In what way one could say are these organic, classical and nostalgic dresses actually modern as well?
We used to wonder if the garment we create is the echo of the past or the future, but we have never considered other fabrics over linen. In fact, our typical dress could be described as faceless, having in mind that it looks different on each person. It does not overshadow the person wearing it; it never feels too much or not enough. Therefore, the classic model is a pleasure for me to complement and fulfil, because the modernity very much depends on how the dress is being treated. You can wear casual sneakers with the dress and it will certainly look stylish in the street. The dress represents a rustic urban style and could be worn either when going to the market, an opening of an exhibition or even attending the wedding because it's only important which pair of shoes you accompany with it.
It's very interesting that dresses have a Lithuanian face and mood, but your customers come from Spain, New York or even Hawaii - how does this happen? What is the farthest place your dress has reached?
We did not specifically target those markets, our customers have found us. We have sent dresses even to Bermuda – had to take a look at the map and hope the dress to reach the client. I think, that with these dresses through pictures and cherished mood we hit a certain segment of consumers who seek slow-living, sustainability, and some of them are modern vintage lovers from around the world. Mostly, we channel our philosophy through social networks, so we display ourselves through digital marketing which, in fact, has no limits. The success of the beginner also helped us, we collected a lot of followers on Instagram, and today we are counting about 55k of them – most of them are from the United States, also a lot come from Japan, South Korea, Australia…
It is quite unexpected that the website is available only in English and Japanese. How is Son de Flor related to Japan? Do Lithuanians and Japanese women share the same sense of aesthetics?
Indeed, we receive quite a few orders from Japan. The Japanese style is interesting because they like oversized dresses in a way discovering a unique sense of style and it’s their outstanding character. The key criteria are still based on naturalness and quality. With our style and values behind it, with the quality we offer, we are a perfect match with Japan, thus, the webpage in Japanese is not an accident. However, getting letters in Japanese is still a bit of a challenge for us to handle… But they are such a modest and polite nation!
But do you emphasize that Son de Flor is a Lithuanian brand?
Not yet, but soon to come.
It's no mistake to say that dresses are poetic – how did this happen that every pocket hides verses of poetry?

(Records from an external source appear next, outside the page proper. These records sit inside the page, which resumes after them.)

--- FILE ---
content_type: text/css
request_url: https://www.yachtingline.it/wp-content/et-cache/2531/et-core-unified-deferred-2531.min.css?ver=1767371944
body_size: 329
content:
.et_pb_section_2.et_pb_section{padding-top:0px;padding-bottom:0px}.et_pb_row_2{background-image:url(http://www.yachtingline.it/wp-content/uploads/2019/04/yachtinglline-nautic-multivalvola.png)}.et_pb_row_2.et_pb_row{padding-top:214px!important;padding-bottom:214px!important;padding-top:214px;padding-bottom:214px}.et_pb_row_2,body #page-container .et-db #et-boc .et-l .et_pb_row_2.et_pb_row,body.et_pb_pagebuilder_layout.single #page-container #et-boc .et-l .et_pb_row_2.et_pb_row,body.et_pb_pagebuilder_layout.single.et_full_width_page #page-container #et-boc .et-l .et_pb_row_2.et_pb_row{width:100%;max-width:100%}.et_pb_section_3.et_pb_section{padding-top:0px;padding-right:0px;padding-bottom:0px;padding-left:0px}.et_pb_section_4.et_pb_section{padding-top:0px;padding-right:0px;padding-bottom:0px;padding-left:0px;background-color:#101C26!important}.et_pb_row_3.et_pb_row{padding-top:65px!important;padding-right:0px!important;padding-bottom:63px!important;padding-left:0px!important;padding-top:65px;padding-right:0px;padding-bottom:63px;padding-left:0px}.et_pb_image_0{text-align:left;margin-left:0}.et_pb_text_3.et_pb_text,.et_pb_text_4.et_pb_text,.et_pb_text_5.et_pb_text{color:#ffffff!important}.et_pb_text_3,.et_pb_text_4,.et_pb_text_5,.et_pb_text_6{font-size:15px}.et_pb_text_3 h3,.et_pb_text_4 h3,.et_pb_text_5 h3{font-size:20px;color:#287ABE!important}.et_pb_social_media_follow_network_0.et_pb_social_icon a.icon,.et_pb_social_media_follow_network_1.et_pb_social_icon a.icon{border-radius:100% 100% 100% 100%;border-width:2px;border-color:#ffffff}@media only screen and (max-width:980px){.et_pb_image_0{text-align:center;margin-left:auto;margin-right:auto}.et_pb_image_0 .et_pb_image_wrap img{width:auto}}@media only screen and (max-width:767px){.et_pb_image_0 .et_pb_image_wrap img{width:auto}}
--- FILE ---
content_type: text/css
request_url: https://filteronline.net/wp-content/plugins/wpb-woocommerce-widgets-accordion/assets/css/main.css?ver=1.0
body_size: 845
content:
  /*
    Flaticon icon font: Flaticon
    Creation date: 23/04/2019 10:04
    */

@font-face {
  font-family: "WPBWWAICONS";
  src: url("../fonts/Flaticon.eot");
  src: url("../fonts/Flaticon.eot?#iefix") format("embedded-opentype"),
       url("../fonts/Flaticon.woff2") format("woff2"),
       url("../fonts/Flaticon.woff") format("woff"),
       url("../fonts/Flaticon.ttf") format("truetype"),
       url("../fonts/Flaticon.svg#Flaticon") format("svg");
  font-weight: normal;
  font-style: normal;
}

An extra touch is always a pleasant way to surprise and inspire our customers. The small detail gives you a lot of positive feedback, which is the most important thing. There was one story when one woman wrote to us, that she had a very bad day and unexpectedly she found this poem as if it was written exactly for her. For me, it’s worth the effort of filling the pockets with poetry for 10 years, if it was significant to at least one person.